**Required actions**
1/ Decide whether each statement agrees with the patent claims below. Answer yes or no for each, and quote the exact words of the claims that decide it.
(a) The target triple is the triple with the highest score.
(b) A triple is made up of a subject, a predicate, and an adverb.
(c) The weight of the syntactic structure tree is determined from the result of the statisticising.
2/ In the patent claims below, the score of a triple is determined from several quantities. List them all.

**Document excerpt**
────

1. A method for generating information, the method comprising:

receiving a target text, the target text comprising an objective and descriptive information of the objective;

performing a dependency syntax parsing on the target text to generate a dependency tree of the target text;

matching predetermined at least one syntactic structure tree with the dependency tree to obtain at least one triple, a triple comprising a subject, a predicate, and an object; and

determining, based on words contained in a triple among the at least one triple and a predetermined weight of the syntactic structure tree matched to obtain the triple, a target triple among the at least one triple.


 
2. The method according to claim 1, wherein the determining, based on words contained in a triple among the at least one triple and a predetermined weight of the syntactic structure tree matched to obtain the triple, a target triple among the at least one triple, comprises:

determining a quantifier and an attributive within the target text based on the dependency tree;

determining an objective modified by the quantifier and an objective modified by the attributive;

updating the at least one triple based on the determined quantifier, attributive and objectives; and

determining the target triple among updated at least one triple.


 
3. The method according to claim 2, wherein the updating the at least one triple based on the determined quantifier, attributive and objectives, comprises:

for the triple among the at least one triple, determining whether the determined objective matches the subject or object of the triple;

merging, in response to determining that the determined objective matches the subject of the triple, the quantifier and attributive modifying the determined objective with the subject of the triple, and determining a merged text as the subject of the triple; and

merging, in response to determining that the determined objective matches the object of the triple, the quantifier and attributive modifying the determined objective with the object of the triple, and determining a merged text as the object of the triple.


 
4. The method according to any one of claims 1 to 3, wherein the determining, based on words contained in a triple among the at least one triple and a predetermined weight of the syntactic structure tree matched to obtain the triple, a target triple among the at least one triple, comprises:

for the triple among the at least one triple, determining the predetermined weight of the syntactic structure tree matched to obtain the triple; determining a number of characters of the words in the triple, determining a co-occurrence degree of the words within the triple, and determining a score of the triple according to the determined weight, number and co-occurrence degree; and

determining a triple with a highest score among the at least one triple as the target triple.


 
5. The method according to any one of claims 1 to 3, further comprising:

obtaining at least one historical target triple;

statisticising a number of historical target triples obtained by matching a given syntactic structure tree in the at least one historical target triple; and

determining a weight of the at least one syntactic structure tree based on a result of the statisticising.


 
6. The method according to claim 1, the method further comprising:

determining at least one piece of historical event information relevant to the target text in a predetermined historical event information set based on the target triple;

determining a similarity between the target text and the at least one piece of historical event information; and

outputting historical event information having highest similarity to the target text, preferably, the historical event information comprises participant information and trigger word information; and

the determining at least one piece of historical event information relevant to the target text in a predetermined historical event information set based on the target triple comprises:

determining whether following conditions are met: a subject or an object of the target triple matches the participant information of the historical event information within the historical event information set, or a predicate of the target triple matches the trigger word information of the historical event information within the historical event information set; and

determining the historical event information meeting at least one of the above conditions being relevant to the target text.

────

**Dataset excerpts**
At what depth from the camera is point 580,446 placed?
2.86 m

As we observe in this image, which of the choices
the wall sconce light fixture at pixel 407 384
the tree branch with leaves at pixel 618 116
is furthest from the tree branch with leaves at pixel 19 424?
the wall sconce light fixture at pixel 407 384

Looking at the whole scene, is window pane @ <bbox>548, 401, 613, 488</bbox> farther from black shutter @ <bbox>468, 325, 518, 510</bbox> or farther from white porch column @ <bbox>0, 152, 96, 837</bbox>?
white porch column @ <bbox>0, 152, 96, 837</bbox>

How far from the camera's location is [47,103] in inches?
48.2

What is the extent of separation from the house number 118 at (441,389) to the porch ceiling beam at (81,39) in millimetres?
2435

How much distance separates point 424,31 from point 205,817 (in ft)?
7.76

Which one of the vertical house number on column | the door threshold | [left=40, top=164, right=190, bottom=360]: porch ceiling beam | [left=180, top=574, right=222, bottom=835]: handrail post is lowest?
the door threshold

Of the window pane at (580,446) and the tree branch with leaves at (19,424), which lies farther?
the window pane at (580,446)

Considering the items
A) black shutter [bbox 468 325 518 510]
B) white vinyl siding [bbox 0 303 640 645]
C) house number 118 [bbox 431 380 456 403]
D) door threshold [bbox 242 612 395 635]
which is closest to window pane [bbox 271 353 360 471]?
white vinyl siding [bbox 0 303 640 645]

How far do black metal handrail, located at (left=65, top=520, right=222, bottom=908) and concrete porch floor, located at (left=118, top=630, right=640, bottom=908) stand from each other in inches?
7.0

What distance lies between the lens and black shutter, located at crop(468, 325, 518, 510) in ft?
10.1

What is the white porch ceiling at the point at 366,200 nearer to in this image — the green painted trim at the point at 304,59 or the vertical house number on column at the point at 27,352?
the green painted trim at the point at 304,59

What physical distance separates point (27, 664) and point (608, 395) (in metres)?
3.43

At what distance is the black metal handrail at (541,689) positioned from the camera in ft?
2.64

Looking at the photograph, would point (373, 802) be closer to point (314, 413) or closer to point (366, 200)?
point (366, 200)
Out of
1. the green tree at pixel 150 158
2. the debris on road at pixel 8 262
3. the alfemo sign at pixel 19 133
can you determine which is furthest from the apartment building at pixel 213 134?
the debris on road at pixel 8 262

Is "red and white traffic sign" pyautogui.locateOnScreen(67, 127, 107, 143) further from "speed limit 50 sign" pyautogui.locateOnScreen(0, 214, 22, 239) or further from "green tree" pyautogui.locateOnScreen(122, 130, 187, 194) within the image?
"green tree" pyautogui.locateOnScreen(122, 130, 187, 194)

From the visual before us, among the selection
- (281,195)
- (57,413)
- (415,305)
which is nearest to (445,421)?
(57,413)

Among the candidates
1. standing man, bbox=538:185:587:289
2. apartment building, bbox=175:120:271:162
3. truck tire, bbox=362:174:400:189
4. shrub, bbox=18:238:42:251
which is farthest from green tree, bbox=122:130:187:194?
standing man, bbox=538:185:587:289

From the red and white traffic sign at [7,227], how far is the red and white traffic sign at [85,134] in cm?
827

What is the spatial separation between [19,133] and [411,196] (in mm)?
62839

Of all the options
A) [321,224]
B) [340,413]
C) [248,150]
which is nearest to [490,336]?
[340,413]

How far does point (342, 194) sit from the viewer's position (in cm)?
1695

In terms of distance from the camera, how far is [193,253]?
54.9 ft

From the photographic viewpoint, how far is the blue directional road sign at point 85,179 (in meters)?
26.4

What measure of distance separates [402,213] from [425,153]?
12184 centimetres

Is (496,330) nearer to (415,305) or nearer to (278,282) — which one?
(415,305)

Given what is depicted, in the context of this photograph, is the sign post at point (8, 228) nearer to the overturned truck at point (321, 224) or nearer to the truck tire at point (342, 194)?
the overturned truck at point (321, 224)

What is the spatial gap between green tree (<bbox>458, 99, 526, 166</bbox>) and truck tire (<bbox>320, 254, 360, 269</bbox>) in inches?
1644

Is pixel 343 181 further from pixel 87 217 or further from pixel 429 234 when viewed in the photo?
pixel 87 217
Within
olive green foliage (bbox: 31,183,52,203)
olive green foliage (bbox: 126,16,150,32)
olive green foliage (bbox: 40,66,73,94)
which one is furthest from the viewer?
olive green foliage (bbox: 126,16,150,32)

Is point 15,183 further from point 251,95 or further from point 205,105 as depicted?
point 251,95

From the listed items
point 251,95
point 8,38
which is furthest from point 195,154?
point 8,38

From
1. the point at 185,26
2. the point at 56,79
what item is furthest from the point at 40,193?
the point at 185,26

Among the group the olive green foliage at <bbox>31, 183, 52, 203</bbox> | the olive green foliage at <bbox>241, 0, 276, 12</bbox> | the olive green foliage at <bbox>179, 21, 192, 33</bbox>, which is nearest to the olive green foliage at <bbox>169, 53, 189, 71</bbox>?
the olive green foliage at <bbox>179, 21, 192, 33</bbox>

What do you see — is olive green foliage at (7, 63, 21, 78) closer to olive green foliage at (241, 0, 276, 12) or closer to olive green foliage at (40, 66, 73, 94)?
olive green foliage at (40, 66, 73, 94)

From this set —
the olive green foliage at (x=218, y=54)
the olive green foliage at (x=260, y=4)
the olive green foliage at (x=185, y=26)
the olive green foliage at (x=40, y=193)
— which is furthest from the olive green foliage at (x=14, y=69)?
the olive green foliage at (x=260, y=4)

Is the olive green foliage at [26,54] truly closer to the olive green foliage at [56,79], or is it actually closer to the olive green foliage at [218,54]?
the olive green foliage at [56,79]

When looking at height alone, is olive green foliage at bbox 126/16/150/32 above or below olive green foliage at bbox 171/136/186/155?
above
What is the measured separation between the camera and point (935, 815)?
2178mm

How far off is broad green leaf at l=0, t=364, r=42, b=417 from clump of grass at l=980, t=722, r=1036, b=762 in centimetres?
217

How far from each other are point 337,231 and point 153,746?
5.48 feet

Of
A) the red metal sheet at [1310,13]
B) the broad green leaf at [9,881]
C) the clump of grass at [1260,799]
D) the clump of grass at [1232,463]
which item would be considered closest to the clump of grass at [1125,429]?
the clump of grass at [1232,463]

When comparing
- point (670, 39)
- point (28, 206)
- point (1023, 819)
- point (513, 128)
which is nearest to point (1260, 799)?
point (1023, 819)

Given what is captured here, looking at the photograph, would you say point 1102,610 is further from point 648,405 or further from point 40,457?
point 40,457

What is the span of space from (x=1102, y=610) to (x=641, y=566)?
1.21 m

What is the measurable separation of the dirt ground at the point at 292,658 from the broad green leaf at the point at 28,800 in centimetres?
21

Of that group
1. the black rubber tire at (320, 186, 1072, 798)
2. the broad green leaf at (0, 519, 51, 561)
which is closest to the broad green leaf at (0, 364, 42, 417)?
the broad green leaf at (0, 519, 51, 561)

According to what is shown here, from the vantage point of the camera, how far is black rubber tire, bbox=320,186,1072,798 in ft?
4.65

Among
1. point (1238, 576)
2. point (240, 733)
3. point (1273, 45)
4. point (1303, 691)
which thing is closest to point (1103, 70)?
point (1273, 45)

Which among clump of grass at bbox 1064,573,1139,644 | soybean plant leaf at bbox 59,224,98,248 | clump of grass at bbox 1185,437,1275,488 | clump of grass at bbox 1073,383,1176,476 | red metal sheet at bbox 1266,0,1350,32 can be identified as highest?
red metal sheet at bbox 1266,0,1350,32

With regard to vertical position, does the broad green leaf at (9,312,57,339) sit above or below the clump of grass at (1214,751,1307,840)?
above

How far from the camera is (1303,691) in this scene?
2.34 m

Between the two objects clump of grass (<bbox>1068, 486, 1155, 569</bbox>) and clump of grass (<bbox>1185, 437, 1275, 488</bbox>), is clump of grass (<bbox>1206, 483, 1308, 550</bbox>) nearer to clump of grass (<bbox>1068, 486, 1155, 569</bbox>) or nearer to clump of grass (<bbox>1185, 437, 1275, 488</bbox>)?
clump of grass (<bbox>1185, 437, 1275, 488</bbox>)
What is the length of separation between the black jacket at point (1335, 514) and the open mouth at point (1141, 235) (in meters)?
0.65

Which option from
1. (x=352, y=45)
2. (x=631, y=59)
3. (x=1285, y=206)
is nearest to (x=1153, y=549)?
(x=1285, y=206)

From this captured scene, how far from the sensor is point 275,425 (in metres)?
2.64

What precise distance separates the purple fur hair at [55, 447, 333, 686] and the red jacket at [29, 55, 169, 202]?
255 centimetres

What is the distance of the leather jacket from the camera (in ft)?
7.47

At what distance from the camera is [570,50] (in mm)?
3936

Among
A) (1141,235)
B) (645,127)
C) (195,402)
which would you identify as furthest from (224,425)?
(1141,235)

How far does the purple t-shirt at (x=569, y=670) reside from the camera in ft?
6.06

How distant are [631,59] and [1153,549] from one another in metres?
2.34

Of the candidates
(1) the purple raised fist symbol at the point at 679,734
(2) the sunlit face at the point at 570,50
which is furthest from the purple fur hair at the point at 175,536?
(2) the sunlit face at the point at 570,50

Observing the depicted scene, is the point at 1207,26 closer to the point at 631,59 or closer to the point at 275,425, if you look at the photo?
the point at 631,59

────

**Answers per task**
1/
(a) Yes: "determining a triple with a highest score among the at least one triple as the target triple"
(b) No: "a triple comprising a subject, a predicate, and an object"
(c) Yes: "determining a weight of the at least one syntactic structure tree based on a result of the statisticising"

2/
- The predetermined weight of the syntactic structure tree matched to obtain the triple
- The number of characters of the words in the triple
- The co-occurrence degree of the words within the triple